> [About this task]: Print the entries underneath word for word, omitting whatever pictures they contain.

━━━ Data section ━━━

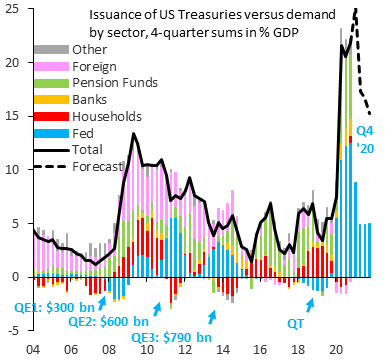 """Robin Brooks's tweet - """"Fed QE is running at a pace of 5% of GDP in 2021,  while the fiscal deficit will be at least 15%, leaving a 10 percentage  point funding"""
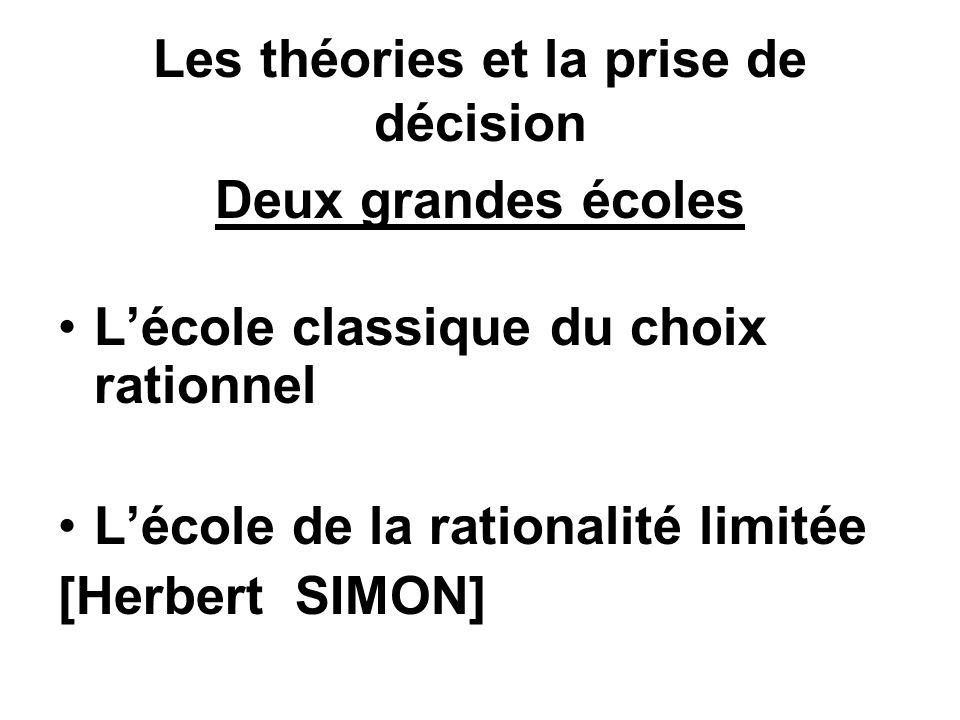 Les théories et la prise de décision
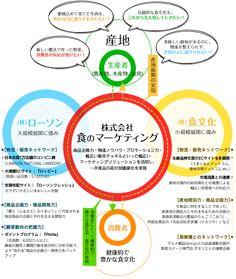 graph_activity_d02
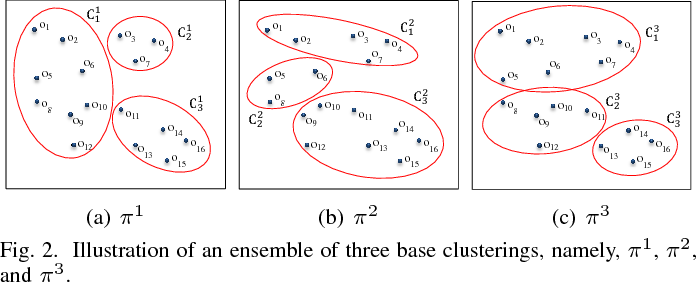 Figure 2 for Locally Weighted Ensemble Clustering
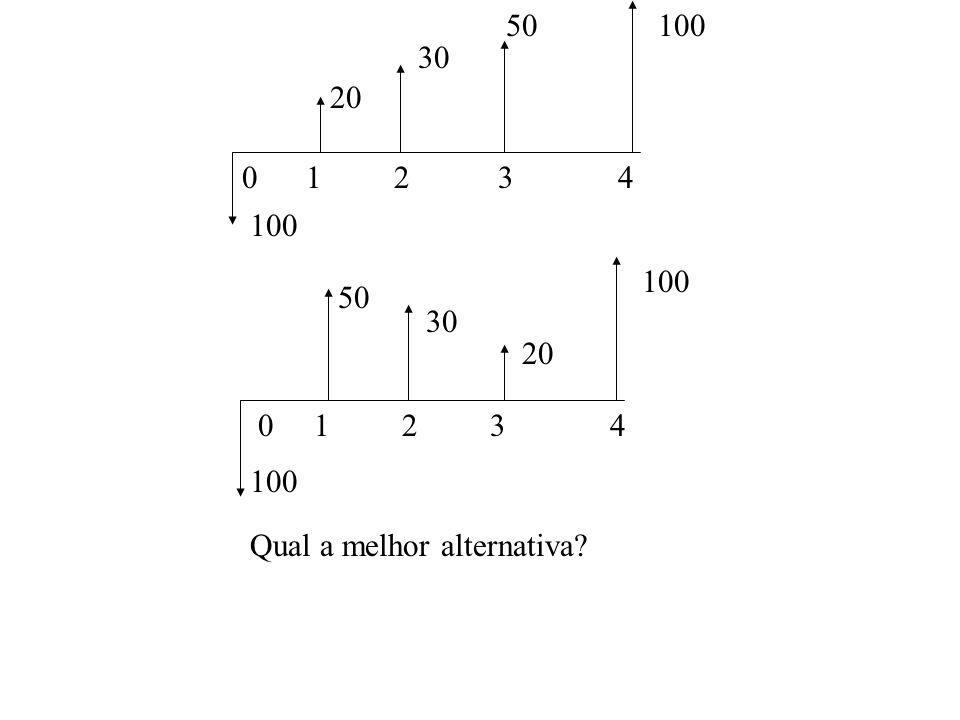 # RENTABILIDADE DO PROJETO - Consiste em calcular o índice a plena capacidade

━━━

> [Response area]:
 """Robin Brooks's tweet - """"Fed QE is running at a pace of 5% of GDP in 2021,  while the fiscal deficit will be at least 15%, leaving a 10 percentage  point funding"""
 Les théories et la prise de décision
 graph_activity_d02
 Figure 2 for Locally Weighted Ensemble Clustering
 # RENTABILIDADE DO PROJETO - Consiste em calcular o índice a plena capacidade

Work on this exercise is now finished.